Since the uprising, however, their work has necessarily had to respond to increased economic instability. As various news sources have reported, political uncertainty has been a major factor in American companies’ reluctance to invest in Egypt. “The longer uncertainty over this issue persists,” reported Reuters, “the longer companies will hold off on investment.”
So the Chamber of Commerce has had to provide a source of confidence for wary investors. Fahmy expressed a calm, unhurried perspective on the issue. He explained to Daily News Egypt that American companies doing business in Egypt before the revolution have not left, but new companies looking from the outside in are waiting to get involved.
“We encourage them to take their time,” he said.
He said he tells American companies that “the fundamentals have not changed,” meaning geographically Egypt has not changed. “The Suez Canal is still here,” he continued, “and when you add to that the possibility of democracy, [investment] becomes more attractive.”

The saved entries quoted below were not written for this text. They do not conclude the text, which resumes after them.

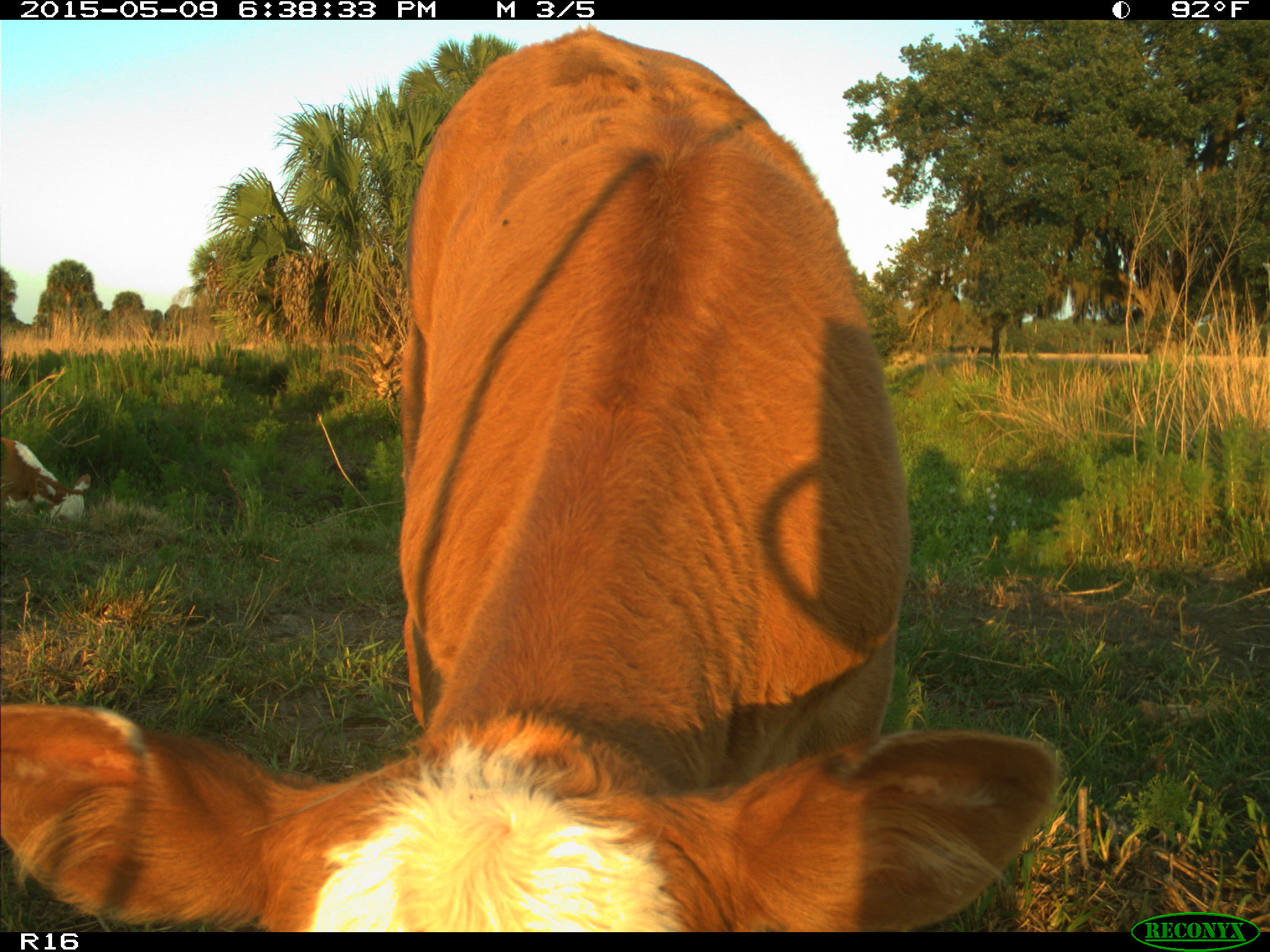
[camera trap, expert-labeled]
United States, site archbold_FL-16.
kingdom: Animalia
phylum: Chordata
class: Mammalia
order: Artiodactyla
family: Bovidae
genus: Bos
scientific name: Bos taurus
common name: domestic cow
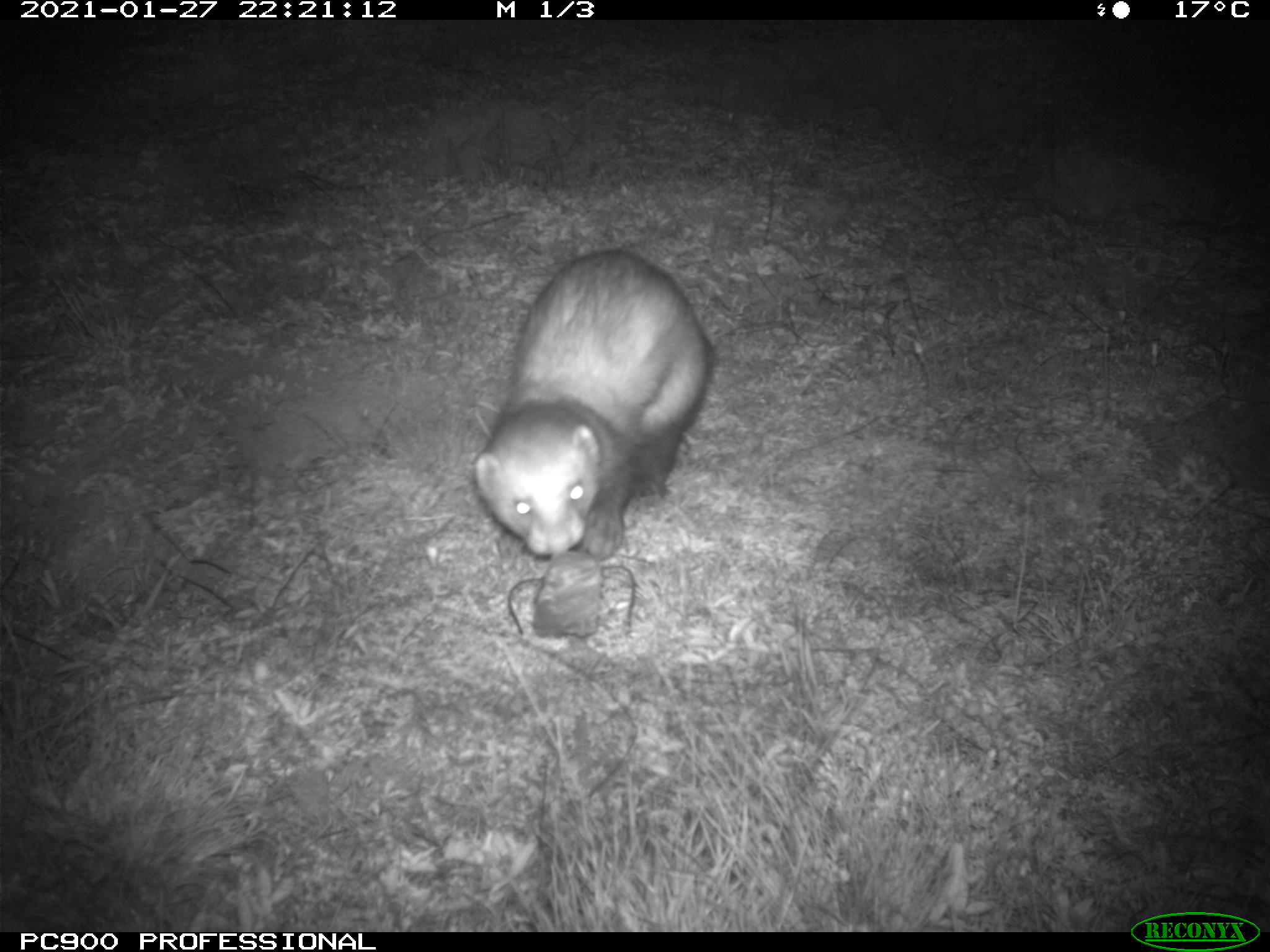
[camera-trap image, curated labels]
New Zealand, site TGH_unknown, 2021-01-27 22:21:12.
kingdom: Animalia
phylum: Chordata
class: Mammalia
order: Carnivora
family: Mustelidae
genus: Mustela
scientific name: Mustela furo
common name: ferret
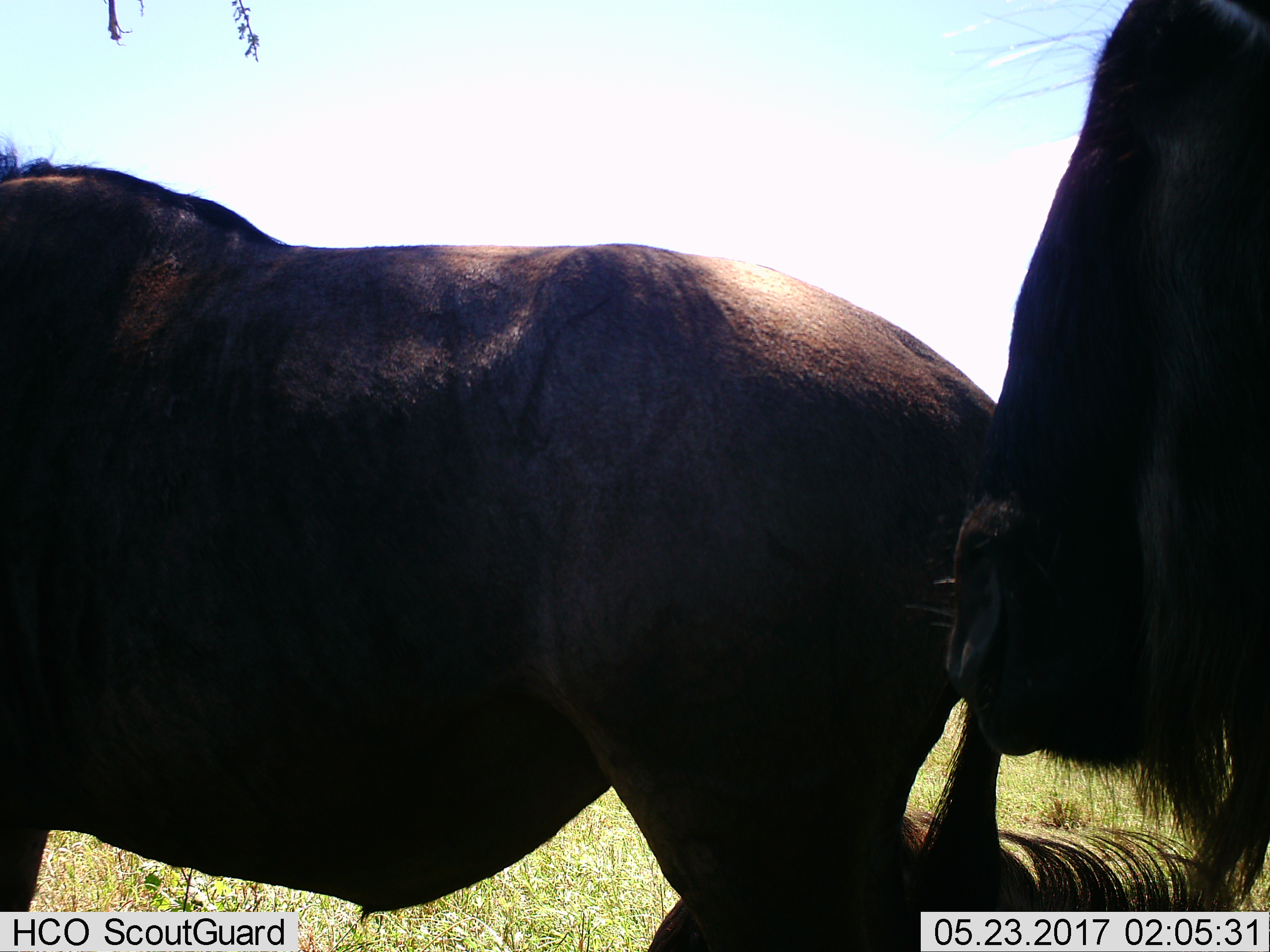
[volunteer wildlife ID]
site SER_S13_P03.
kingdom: Animalia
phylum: Chordata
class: Mammalia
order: Artiodactyla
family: Bovidae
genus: Connochaetes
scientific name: Connochaetes taurinus taurinus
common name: blue wildebeest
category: wildebeestblue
Wildebeestblue (blue wildebeest) (Connochaetes taurinus taurinus), count 3. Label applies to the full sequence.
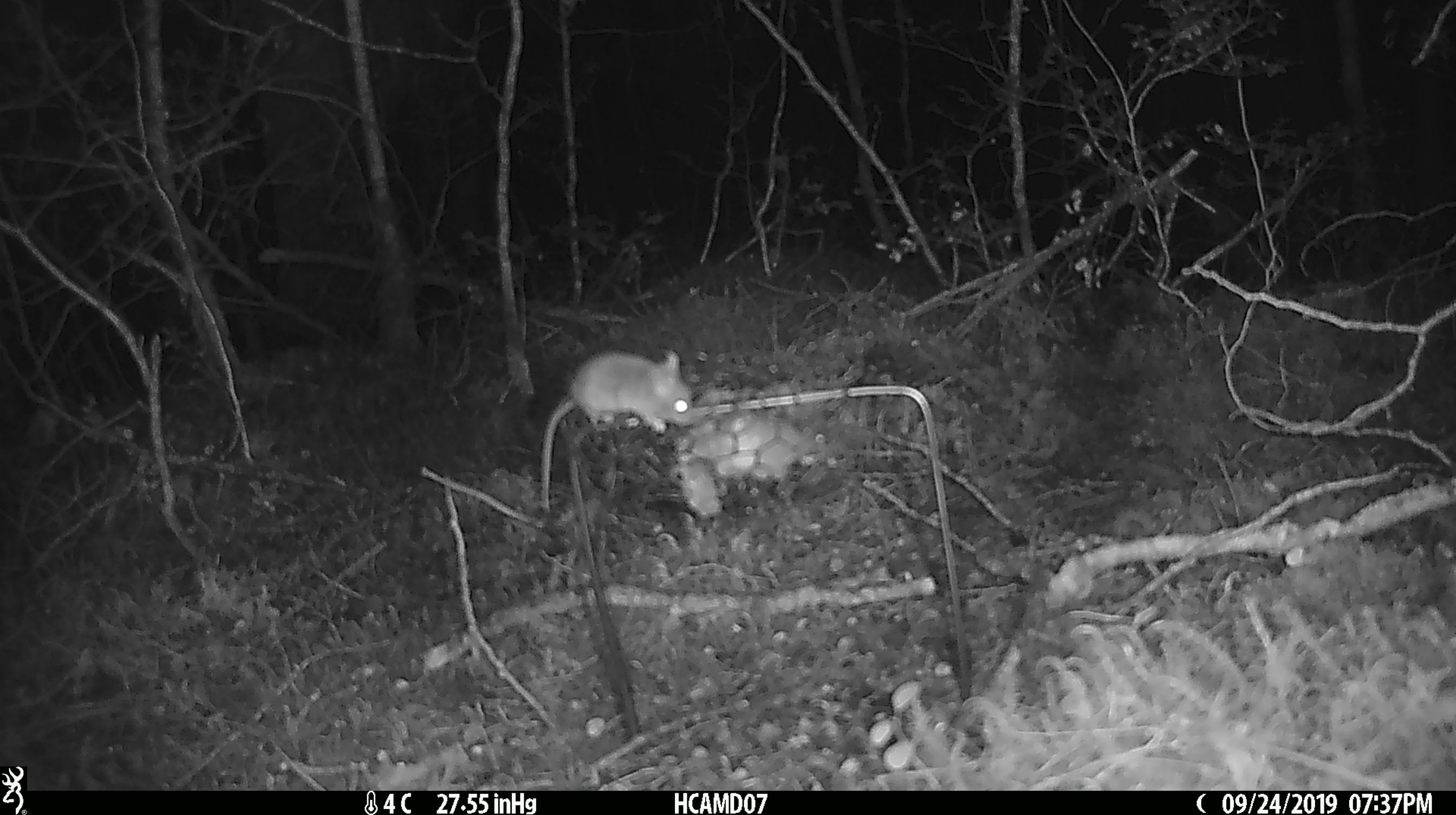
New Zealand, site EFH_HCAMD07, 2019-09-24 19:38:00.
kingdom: Animalia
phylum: Chordata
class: Mammalia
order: Rodentia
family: Muridae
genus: Mus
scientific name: Mus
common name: mouse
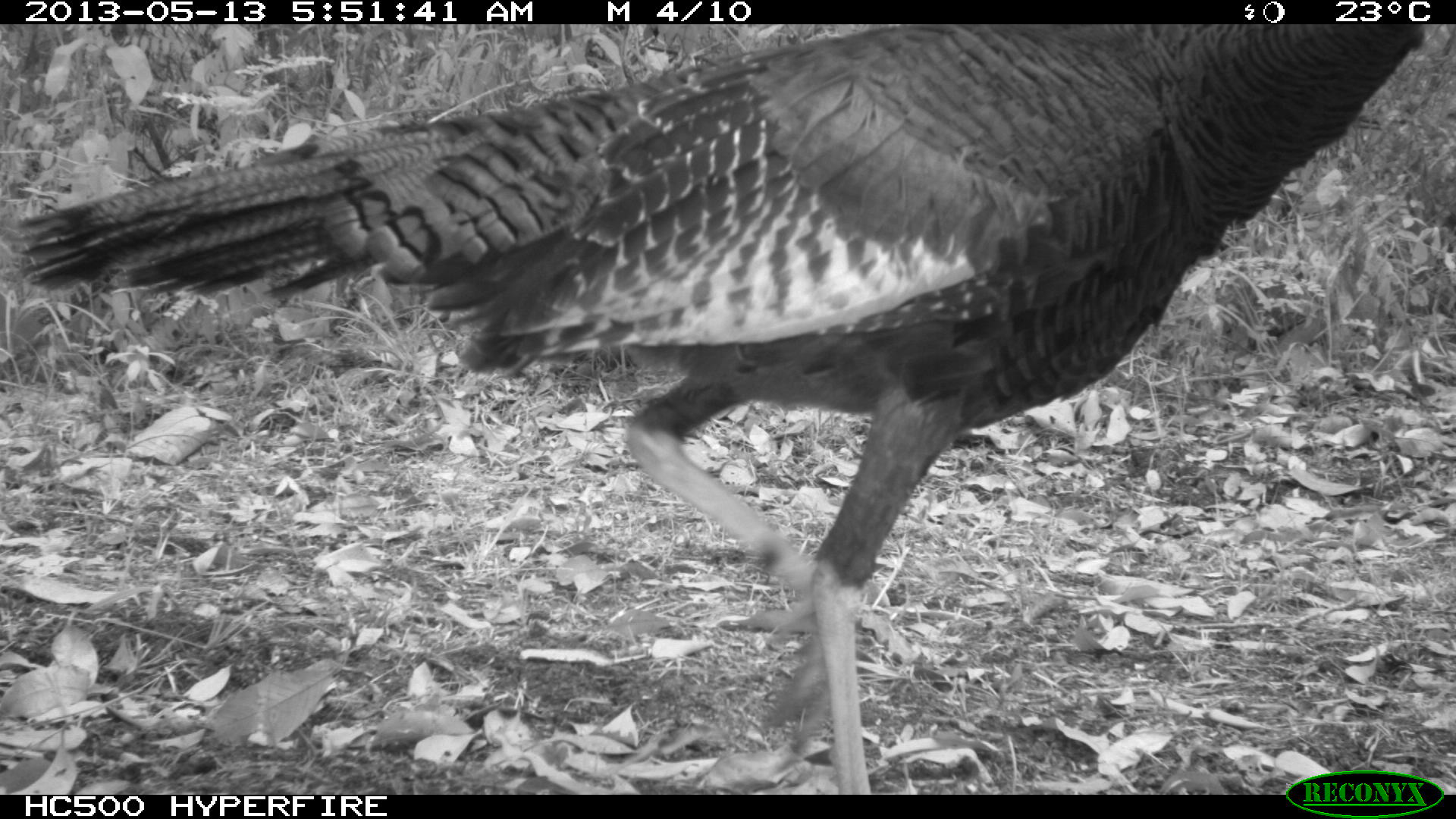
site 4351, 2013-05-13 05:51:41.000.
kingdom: Animalia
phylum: Chordata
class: Aves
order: Galliformes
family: Phasianidae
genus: Meleagris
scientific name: Meleagris ocellata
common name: ocellated turkey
Meleagris ocellata (ocellated turkey), count 1.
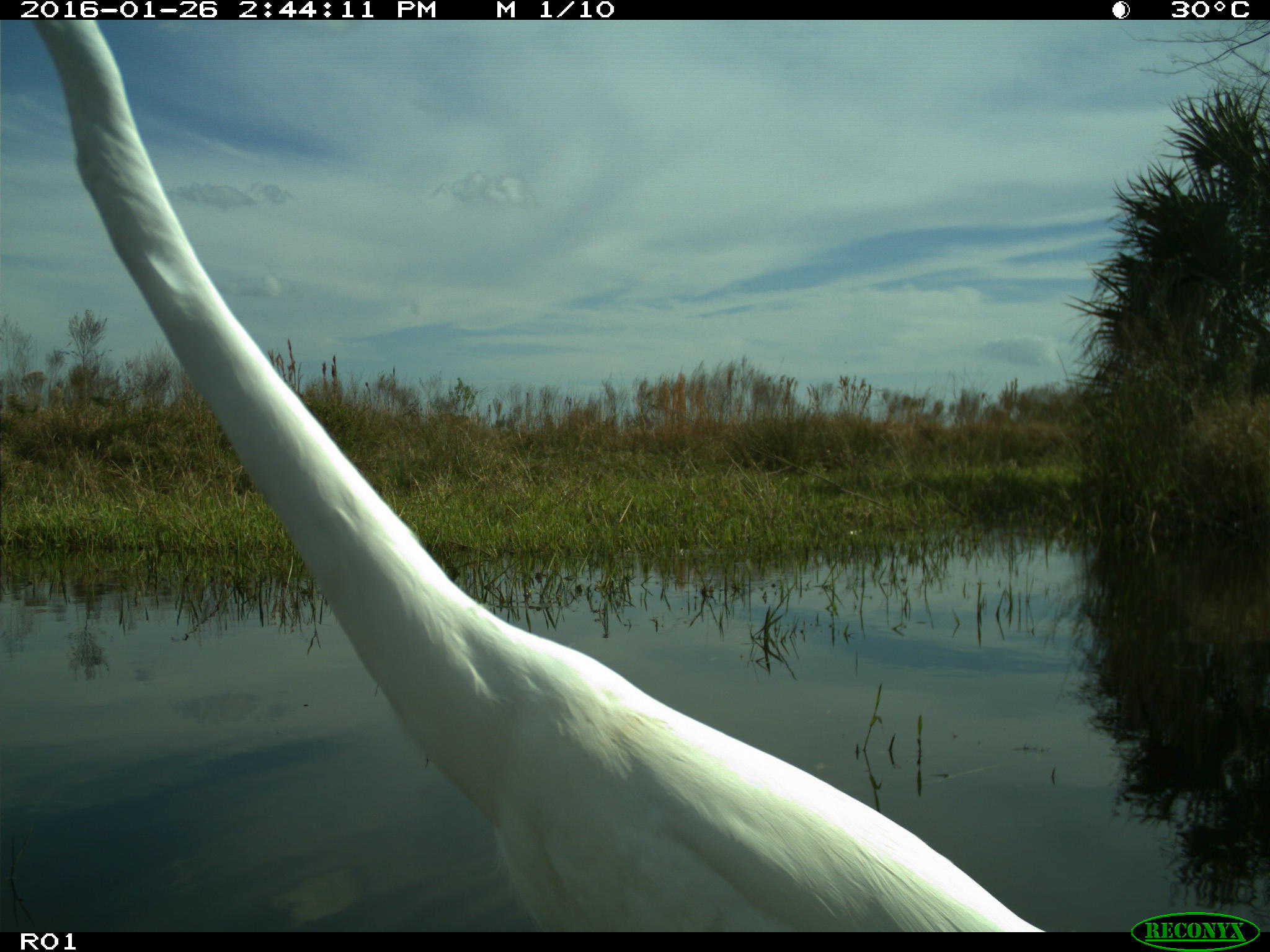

He also commented on the role of USAID. In March, James Bever, mission director for USAID Egypt, announced that in the wake of the revolution, USAID would be awarding $150 million in funds for microfinance, youth unemployment, community development, and other areas. Last week, however, US Ambassador Anne Patterson declared that “the future of Egypt lies with the private sector…not with international assistance.”
Fahmy explained that USAID has been a crucial indicator of support from the US government, and that assistance and private investment are not mutually exclusive. In the early 1980s, USAID was one of the main reasons many American companies came to Egypt and began to invest. If and how that dynamic will continue remains to be seen.
Fahmy and AmCham also put prospective investors in touch with current American companies in Egypt, hoping that the latter can increase the confidence of the former in doing business here.
At the same time, the CEO expressed the same uncertainty about the political and economic future of investment in Egypt that one hears a lot these days. “Anybody that tells you about the future,” he said, “is a fool.”